I will give an alternative proof using digital roots:
A number with digital root $3$ or multiple of $3$ will always be divisible by $3$. Digital roots are those that: $d \equiv n \pmod 9$.
Now powers of $2$ starting from $2^{0}$ to $2^{5}$ follow the sequence: $\{1,2,4,8,7,5\}$. Thus from $2^{6}$ to $2^{11}$ will begin repeating the sequence, and so on.
What do we get from here? Every power of $2$ with an odd number of exponent will follow the sequence $\{2,8,5\}$. Why? Let's explain it:
Remark the sequence beginning from $2^0$ to $2^5 \Rightarrow \{1,2,4,8,7,5\}$ with 0(even) you get 1, with 1(odd) you get 2, with 2(even) you get 4, with 3(odd) you get 8, with 4(even) you get 7 and with 5(odd) you get 5. If you compose the sequence generated by odd exponents then you get $\{2,8,5\}$, as explained above.

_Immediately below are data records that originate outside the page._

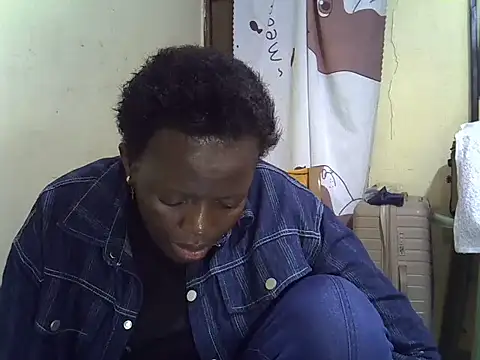 Ebonyceline online show from 12, 9, 2025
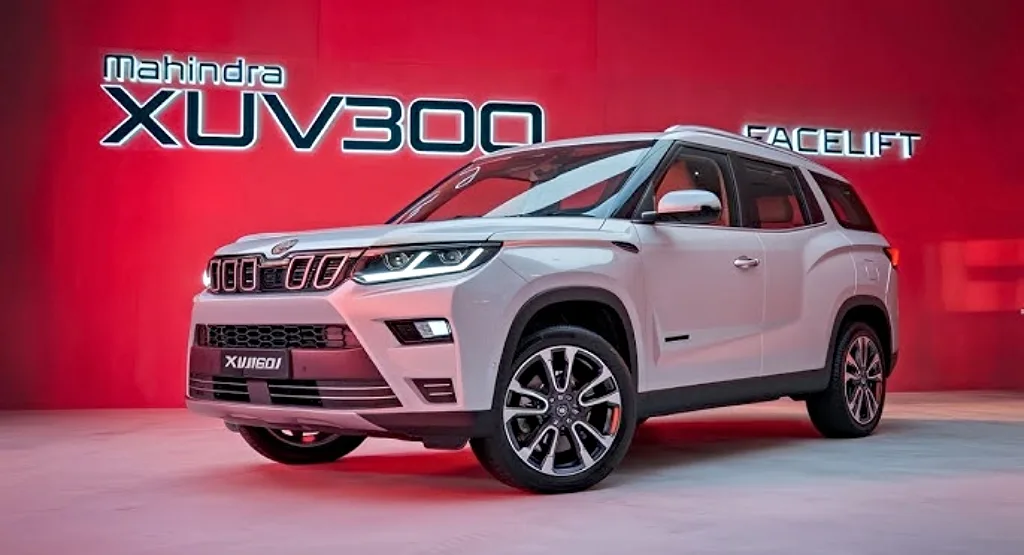 Mahindra XUV3XO and XUV300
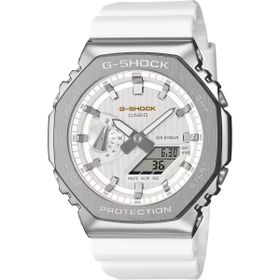 Casio GM-2110SH-7ADR G-Steel G-Shock Erkek Kol Saati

Now since you have $2^{a}+1$ with $a$ odd prime, then just sum $1$ to every number of the sequence and u get $\{3,9,6\}$. Since a is odd prime that means that every exponentiation plus 1 will be divisible by 3.
So $2^{p}+1$ with $p$ odd, is always divisible by $3$. That covers prime odd exponents too.